For some reason I can't write reviews right now, so I just wanted to write that I love Beyond the Zone hair products! I got a bunch last week because I have to do alot of hair styling this week and every product I've used so far does exactly what it says it will. The only one I don't like is Smooth Shot and only cuz it has a funky smell, but as far as its performance-it rocks...it smooths out and shines up even my hair(which is a big ball of frizzy curls lately) I've tried about 10 different products so far and I love them all. I've been using the Noodle Head stuff on my own hair for a while and I like the cream and the spray. Everything else I've been trying out has worked well with all types of hair and it all costs about $5 or less.


----------



## NYAngel98 (Jul 7, 2005)

I agree... BTZ makes some really nice stuff!! I also use noodle head and the "gunk" removing green shampoo




Their stuff is reasonably priced, and available at Sally's.


----------



## Liz (Jul 7, 2005)

interesting! what does the noodle one do?

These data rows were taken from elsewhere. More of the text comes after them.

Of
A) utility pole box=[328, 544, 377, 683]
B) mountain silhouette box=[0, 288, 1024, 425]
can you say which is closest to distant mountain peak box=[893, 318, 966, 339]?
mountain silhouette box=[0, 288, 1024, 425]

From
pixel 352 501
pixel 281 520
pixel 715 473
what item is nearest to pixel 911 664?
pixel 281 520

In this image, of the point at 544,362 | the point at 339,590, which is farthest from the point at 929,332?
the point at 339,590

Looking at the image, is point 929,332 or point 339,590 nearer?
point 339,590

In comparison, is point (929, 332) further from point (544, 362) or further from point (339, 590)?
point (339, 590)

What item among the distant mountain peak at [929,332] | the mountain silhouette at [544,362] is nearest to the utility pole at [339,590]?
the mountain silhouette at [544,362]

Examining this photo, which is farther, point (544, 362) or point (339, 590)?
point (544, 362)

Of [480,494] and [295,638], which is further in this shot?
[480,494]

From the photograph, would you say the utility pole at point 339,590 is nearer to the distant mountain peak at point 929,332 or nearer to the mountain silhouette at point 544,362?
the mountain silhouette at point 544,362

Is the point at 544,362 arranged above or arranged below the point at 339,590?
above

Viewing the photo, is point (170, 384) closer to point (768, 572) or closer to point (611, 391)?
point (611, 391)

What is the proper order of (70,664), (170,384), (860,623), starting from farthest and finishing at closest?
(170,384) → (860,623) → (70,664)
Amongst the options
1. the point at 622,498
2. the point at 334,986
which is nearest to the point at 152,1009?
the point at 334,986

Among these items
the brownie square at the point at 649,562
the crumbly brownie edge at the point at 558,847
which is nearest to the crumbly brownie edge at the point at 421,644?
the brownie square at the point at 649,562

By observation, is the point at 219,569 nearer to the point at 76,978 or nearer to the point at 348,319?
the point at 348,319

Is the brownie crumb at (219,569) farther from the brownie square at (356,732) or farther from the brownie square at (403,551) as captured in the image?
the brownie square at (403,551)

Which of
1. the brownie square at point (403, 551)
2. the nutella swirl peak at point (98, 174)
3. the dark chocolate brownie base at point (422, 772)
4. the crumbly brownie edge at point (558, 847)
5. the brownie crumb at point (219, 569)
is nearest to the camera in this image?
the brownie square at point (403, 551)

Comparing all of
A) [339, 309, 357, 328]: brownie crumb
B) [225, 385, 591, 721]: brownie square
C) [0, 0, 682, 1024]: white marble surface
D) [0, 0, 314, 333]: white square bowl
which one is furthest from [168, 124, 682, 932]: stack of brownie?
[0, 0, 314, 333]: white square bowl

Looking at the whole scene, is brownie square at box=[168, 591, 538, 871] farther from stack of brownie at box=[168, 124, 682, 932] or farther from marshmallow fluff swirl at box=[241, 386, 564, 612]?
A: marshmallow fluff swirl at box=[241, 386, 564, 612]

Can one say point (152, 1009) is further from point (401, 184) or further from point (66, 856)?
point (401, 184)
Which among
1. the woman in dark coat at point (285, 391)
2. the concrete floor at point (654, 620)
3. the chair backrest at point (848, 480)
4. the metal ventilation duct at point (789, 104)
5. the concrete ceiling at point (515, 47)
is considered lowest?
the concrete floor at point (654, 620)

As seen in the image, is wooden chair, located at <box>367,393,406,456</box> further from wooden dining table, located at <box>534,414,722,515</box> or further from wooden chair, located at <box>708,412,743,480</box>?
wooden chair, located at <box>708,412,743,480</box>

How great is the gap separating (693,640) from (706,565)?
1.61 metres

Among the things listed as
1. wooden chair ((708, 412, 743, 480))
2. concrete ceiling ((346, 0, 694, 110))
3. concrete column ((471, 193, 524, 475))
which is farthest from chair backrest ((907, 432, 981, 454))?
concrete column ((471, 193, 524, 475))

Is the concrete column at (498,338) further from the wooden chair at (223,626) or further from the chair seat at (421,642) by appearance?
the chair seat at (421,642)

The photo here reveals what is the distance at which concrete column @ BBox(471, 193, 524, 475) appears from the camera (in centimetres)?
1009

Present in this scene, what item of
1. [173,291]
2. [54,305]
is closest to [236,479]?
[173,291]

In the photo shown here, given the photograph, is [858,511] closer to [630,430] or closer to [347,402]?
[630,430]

i have slight waves and layers and it just turns it a frizzy mess


----------



## QurlySq (Jul 7, 2005)

I use Noodlehead and the blue anti frizz one (can't think of the name)... I LOVE the anti-frizz one though because it also gives great shine in addition to controlling my frizz... very important in VA humidity... especially when airdrying...


----------



## nydoll23 (Jul 7, 2005)

interesting,this will come in handy when i have that lion king look,lol


----------



## Jennifer (Jul 11, 2005)

so weird because i have/had 2 products (swapped one away) and none worked. one is the volumizing mousse (which i'll give another shot) and a knock-off of tigi's party something.


----------